[Collected data]
============
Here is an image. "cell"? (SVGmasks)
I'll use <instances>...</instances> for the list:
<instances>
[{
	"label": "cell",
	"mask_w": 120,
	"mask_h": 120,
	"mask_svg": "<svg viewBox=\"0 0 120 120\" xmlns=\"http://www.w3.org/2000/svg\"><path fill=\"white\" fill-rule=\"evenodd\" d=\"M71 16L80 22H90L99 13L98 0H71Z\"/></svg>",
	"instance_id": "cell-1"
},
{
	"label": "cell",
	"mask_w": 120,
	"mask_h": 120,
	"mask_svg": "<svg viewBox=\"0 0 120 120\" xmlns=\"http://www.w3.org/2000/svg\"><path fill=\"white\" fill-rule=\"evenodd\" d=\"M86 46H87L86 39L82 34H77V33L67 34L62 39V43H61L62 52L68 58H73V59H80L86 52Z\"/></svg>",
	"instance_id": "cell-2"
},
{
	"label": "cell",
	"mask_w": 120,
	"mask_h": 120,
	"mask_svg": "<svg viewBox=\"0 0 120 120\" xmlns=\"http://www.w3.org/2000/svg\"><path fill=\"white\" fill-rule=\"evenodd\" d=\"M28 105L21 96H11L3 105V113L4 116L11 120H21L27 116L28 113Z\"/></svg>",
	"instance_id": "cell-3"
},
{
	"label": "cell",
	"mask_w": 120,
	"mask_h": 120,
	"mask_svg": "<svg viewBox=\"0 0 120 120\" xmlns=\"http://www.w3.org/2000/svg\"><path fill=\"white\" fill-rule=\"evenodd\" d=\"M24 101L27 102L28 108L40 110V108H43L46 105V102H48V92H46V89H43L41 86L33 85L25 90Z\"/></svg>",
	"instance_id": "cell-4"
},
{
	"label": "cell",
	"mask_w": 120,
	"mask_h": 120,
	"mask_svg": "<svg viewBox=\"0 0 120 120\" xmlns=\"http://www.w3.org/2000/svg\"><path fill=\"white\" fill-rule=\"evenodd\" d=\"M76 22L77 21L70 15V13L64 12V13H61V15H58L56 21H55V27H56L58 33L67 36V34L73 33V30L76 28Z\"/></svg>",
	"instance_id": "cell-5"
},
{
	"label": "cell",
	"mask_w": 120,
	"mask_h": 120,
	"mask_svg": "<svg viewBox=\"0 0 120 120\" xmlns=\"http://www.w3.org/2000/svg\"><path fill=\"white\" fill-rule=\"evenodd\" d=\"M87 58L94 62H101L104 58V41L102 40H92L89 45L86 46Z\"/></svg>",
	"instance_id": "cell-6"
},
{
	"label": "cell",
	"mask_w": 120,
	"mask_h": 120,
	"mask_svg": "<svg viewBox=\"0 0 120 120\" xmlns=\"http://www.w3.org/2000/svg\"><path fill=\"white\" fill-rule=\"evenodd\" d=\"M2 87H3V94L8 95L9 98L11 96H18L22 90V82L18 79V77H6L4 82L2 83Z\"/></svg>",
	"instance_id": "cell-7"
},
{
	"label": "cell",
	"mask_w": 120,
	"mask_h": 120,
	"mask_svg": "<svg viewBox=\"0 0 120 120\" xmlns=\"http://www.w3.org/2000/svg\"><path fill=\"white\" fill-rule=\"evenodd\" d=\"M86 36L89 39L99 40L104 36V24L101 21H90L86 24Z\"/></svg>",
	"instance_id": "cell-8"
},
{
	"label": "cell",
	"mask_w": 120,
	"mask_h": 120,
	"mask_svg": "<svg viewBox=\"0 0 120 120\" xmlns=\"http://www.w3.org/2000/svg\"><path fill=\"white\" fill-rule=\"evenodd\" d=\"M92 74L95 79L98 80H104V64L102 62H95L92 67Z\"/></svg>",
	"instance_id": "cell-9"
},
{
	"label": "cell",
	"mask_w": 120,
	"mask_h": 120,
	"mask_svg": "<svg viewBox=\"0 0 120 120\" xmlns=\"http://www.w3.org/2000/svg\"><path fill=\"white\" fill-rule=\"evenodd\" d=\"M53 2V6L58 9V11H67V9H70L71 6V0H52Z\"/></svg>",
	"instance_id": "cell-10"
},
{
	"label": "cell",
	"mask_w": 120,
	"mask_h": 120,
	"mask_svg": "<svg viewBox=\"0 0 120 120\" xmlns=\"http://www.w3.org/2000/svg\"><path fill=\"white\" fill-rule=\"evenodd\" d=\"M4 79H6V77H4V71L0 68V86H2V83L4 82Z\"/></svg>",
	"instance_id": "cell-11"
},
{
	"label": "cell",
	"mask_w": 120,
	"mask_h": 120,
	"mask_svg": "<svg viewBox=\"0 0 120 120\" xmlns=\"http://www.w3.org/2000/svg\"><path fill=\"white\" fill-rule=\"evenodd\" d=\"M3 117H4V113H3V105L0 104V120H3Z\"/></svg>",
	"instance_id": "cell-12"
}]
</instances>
============
Work to complete:
Identify each line of the data above that contains the string "instances", and copy those lines. Case counts.

The result:
I'll use <instances>...</instances> for the list:
<instances>
</instances>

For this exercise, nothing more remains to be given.